Range of chars (narrow string ranges)

Fri Apr 24 16:33:54 PDT 2015

On Friday, 24 April 2015 at 20:44:34 UTC, Walter Bright wrote:
> On 4/24/2015 11:52 AM, H. S. Teoh via Digitalmars-d wrote:
>> I really wish we would just *make the darn decision* already, 
>> whether to
>> kill off autodecoding or not, and MAKE IT CONSISTENT ACROSS 
>> PHOBOS,
>> instead of introducing this schizophrenic dichotomy where some 
>> functions
>> give you a range of dchar while others give you a range of 
>> char/wchar,
>> and the two don't work well together. This is totally going to 
>> make a
>> laughing stock of D one day.
>
> Some facts:
>
> 1. When I started D, there was a lot of speculation about 
> whether the world would settle on UTF8, UTF16, or UTF32. So D 
> supports natively all three. Time has shown, however, that UTF8 
> has pretty much won. wchar only exists for Windows API and 
> Java, dchar strings pretty much don't exist in the wild.
>
> 2. dchar is very useful as a character type, but not as a 
> string type.
>
> 3. Pretty much none of the algorithms in Phobos work when 
> presented with a range of chars or wchars. This is not even 
> documented.
>
> 4. Autodecoding is inefficient, especially considering that few 
> algorithms actually need decoding. Re-encoding the result back 
> to UTF8 is another inefficiency.
>
> I'm afraid we are stuck with autodecoding, as taking it out may 
> be far too disruptive.
>
> But all is not lost. The Phobos algorithms can all be fixed to 
> not care about autodecoding. The changes I've made to 
> std.string all reflect that.
>
> https://github.com/D-Programming-Language/phobos/pulls/WalterBright

I really think that leaving things with autodecoding in some 
cases and not in others is just asking for trouble.
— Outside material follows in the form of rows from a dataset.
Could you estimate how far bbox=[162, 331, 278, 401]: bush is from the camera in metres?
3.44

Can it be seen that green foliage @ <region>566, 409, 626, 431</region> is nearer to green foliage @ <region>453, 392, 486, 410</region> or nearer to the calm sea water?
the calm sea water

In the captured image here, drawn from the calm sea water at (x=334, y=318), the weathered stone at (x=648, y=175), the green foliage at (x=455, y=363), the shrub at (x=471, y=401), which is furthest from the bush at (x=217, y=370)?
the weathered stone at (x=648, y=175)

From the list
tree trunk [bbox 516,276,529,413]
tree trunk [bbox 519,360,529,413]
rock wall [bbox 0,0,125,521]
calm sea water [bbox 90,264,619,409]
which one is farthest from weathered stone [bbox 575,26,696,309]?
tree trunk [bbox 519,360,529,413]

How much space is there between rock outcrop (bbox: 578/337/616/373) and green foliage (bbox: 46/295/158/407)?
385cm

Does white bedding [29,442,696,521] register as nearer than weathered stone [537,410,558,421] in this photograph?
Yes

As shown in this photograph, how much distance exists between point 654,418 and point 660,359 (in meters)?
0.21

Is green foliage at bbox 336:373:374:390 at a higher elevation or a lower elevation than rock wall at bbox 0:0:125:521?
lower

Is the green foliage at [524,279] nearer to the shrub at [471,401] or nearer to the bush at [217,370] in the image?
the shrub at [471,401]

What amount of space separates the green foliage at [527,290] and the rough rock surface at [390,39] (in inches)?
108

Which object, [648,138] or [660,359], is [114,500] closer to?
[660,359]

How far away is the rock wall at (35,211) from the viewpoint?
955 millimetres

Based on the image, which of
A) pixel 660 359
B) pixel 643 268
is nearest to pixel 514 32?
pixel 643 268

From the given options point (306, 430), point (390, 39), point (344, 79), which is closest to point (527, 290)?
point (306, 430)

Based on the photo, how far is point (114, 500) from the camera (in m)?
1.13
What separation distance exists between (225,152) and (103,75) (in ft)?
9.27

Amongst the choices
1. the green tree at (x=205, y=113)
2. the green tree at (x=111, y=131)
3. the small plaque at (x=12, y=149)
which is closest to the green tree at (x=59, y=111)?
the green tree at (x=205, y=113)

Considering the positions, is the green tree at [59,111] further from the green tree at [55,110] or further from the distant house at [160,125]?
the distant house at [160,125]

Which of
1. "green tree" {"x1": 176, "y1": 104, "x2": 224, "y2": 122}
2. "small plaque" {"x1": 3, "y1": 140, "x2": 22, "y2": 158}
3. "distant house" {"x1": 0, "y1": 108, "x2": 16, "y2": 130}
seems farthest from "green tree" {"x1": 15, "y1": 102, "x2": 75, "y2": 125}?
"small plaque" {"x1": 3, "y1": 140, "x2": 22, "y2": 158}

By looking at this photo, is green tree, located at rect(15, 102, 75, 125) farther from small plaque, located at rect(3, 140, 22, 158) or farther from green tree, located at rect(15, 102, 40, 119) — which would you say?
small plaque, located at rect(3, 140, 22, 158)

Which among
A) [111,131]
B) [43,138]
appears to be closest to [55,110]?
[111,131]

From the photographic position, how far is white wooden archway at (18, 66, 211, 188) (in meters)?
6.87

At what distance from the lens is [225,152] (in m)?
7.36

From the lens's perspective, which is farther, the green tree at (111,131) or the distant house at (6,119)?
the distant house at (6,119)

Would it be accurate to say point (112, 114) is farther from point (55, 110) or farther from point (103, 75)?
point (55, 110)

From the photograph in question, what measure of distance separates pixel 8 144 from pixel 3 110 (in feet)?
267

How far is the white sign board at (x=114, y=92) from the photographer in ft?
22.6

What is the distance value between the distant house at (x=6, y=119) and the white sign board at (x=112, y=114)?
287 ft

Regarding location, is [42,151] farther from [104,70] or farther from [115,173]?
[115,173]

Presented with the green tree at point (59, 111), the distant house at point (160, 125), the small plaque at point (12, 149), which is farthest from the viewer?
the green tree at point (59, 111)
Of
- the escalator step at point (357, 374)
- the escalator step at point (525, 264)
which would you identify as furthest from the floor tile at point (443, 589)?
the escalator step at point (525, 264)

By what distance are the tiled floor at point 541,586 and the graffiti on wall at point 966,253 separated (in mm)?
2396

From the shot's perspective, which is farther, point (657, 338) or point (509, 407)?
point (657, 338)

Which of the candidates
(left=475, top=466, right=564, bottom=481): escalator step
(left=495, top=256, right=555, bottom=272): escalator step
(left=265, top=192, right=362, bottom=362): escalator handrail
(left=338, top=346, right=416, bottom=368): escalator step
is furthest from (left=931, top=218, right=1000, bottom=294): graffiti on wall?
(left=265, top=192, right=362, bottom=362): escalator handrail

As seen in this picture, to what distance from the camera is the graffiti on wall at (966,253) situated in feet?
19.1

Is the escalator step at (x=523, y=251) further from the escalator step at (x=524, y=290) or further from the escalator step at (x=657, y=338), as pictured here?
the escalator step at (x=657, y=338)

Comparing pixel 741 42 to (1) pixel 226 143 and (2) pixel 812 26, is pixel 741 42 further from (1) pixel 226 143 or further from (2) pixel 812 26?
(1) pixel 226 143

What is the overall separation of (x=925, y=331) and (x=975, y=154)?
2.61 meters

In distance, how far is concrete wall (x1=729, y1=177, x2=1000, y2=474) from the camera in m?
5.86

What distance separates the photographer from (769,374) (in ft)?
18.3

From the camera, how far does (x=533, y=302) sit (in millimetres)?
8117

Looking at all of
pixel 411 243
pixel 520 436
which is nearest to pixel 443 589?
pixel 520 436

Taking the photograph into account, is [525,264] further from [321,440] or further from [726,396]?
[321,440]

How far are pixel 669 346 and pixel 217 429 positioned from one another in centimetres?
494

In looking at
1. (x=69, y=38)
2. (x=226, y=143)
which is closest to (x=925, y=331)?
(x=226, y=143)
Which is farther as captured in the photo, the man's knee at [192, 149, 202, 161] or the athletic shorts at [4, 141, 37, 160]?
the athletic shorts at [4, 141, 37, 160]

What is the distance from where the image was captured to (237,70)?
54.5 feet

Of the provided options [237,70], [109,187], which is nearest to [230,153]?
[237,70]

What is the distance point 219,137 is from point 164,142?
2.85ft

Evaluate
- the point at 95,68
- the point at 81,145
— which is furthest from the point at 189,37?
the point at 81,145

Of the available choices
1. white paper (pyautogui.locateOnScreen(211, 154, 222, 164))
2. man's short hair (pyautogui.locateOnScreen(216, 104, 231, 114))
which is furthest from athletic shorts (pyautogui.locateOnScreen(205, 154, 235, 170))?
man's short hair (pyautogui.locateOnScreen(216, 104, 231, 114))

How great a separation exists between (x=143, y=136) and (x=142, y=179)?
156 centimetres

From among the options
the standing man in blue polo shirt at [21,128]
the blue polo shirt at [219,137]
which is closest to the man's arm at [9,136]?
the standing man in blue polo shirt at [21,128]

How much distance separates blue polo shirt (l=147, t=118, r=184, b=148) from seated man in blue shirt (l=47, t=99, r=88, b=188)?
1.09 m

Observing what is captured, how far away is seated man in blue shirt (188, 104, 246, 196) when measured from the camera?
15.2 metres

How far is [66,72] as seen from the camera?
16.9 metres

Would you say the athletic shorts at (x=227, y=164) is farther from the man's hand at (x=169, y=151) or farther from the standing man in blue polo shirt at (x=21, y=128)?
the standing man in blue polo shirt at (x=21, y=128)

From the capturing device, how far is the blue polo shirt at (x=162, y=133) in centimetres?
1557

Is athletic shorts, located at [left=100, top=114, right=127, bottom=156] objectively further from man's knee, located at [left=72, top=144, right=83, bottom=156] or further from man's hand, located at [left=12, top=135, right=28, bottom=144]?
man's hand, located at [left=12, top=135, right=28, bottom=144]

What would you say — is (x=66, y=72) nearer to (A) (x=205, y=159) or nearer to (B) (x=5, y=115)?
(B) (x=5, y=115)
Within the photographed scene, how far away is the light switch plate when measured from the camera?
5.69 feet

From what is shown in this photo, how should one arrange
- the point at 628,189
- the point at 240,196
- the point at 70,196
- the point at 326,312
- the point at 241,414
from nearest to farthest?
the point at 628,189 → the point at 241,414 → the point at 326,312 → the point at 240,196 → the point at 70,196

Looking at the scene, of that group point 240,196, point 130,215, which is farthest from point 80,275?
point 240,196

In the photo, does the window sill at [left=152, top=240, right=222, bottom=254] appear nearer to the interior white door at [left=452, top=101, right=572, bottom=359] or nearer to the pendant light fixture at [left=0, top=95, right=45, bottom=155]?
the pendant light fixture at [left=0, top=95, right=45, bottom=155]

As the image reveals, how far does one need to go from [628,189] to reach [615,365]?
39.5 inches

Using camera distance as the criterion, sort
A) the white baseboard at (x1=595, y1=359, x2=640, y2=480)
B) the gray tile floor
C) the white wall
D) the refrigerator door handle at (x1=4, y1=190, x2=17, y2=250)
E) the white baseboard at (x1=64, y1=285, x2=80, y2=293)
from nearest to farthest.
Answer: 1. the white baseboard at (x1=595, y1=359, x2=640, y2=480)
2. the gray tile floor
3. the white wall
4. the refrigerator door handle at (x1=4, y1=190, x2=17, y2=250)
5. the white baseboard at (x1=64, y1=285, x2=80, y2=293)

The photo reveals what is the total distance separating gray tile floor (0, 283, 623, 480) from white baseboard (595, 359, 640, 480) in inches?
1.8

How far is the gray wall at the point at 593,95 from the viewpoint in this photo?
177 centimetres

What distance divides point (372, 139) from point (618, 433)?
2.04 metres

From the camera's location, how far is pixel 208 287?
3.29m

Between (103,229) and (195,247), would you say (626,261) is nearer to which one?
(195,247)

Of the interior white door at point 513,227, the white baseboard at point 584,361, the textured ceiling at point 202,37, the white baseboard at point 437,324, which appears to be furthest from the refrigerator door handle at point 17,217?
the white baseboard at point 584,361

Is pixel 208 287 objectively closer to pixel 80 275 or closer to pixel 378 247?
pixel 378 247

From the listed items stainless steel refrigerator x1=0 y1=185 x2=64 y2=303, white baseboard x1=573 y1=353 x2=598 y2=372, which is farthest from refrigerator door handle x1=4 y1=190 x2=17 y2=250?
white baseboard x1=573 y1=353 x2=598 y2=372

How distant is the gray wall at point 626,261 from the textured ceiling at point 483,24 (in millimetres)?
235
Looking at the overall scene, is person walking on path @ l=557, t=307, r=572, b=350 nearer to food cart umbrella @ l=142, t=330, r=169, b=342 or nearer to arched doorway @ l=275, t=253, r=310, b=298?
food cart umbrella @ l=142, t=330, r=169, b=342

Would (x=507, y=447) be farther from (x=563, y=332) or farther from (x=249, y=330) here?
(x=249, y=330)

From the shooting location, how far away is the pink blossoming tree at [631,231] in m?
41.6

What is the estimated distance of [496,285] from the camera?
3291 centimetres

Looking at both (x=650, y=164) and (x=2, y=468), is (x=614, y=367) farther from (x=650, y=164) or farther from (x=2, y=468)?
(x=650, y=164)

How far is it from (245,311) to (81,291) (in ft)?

Even if we 
manage to figure out how to fix it so that Phobos doesn't 
autodecode in any of its algorithms without breaking any user 
code in the process, that then leaves user code with the problem, 
and since Phobos _wouldn't_ have the problem, it then would be 
all the more confusing.

It _is_ possible to get rid of it entirely without breaking code 
if we move the array range primitives to a new module and later 
deprecate the old ones, though that would probably mean breaking 
up std.array into submodules and deprecating _all_ of it in favor 
of its submodules, since anyone importing std.array would then 
have the old array range primitives rather than the new ones - or 
both, causing conflicts. And it's made worse by the fact that 
std.range publicly imports std.array. So, yes, it _is_ ugly. But 
it _can_ be done.

If we leave autodecoding in and just work around it everywhere in 
Phobos, it's just going to forever screw with user code and 
confuse users. They get confused enough by it as it is, and at 
least now, they're running into it in Phobos where we can explain 
it, whereas if they don't see it with Phobos and only with their 
own code, then they're going to think that they're doing 
something wrong and potentially get very frustrated.

I definitely share the concern that removing autodecoding 
outright will be too disruptive, but at the same time, I don't 
know if we can afford to go halfway with it.